Domestic Judicial Non-Compliance in the European Union: A Political Economic Approach
Arthur Dyevre
Max Planck Institute for Comparative and International Law
January 21, 2013
LSE Legal Studies Working Paper No. 2/2013
Abstract:
In a multi-level, non-hierarchical court system, where courts at the upper echelon do not have the power to reverse the decisions of courts at the lower level, judicial cooperation appears crucial to the effectiveness of the higher-level law. For this reason, the recent judgment of the Czech Constitutional Court, which declared the decision of the Court of Justice in the Landtová case ultra vires, would seem to deal a terrible blow to the authority of European Union law. As doomsayers will be quick to point out, the Czech decision could set a dangerous precedent that may well one day bring down the entire edifice of EU law.
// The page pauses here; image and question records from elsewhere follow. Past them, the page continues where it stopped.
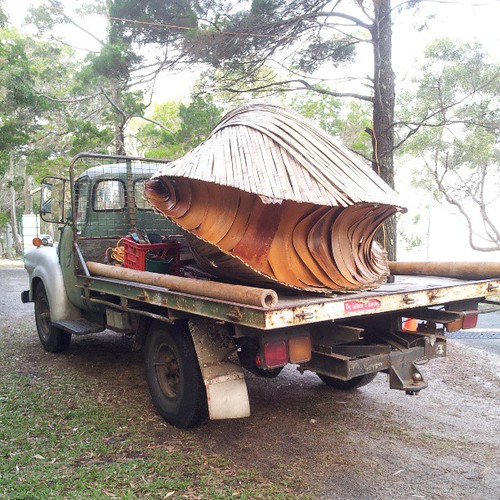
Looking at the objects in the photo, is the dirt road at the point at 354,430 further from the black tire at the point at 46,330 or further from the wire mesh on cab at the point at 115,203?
the wire mesh on cab at the point at 115,203

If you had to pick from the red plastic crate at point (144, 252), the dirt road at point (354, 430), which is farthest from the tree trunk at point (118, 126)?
the red plastic crate at point (144, 252)

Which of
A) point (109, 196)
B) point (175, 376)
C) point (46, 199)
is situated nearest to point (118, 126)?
point (46, 199)

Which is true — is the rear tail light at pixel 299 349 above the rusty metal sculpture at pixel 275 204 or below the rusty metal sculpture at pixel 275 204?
below

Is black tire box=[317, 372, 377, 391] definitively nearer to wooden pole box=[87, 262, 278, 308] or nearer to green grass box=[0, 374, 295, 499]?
green grass box=[0, 374, 295, 499]

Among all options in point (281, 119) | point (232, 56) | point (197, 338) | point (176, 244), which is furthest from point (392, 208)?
point (232, 56)

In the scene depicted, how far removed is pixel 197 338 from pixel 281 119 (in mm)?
1982

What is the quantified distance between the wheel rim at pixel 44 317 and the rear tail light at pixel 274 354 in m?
4.17

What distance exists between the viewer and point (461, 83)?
16422 millimetres

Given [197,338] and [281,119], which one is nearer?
[197,338]

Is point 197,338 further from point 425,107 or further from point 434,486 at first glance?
point 425,107

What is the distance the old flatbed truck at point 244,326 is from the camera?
3422 millimetres

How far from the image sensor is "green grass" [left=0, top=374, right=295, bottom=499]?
3307mm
However, borrowing insights from game theory and international relations, the present article argues that this judgment is more likely to remain an isolated episode than to be remembered as the tipping point when tensions between the CJEU and domestic courts escalated into the judicial equivalent of nuclear Armageddon. The author shows that many aspects of the jurisprudence of constitutional conflict can be represented as a simple Hawk-Dove game. A modified, slightly more sophisticated model then helps cast a wider light on the use of non-compliance threats by domestic high courts, notably the German Federal Constitutional Court.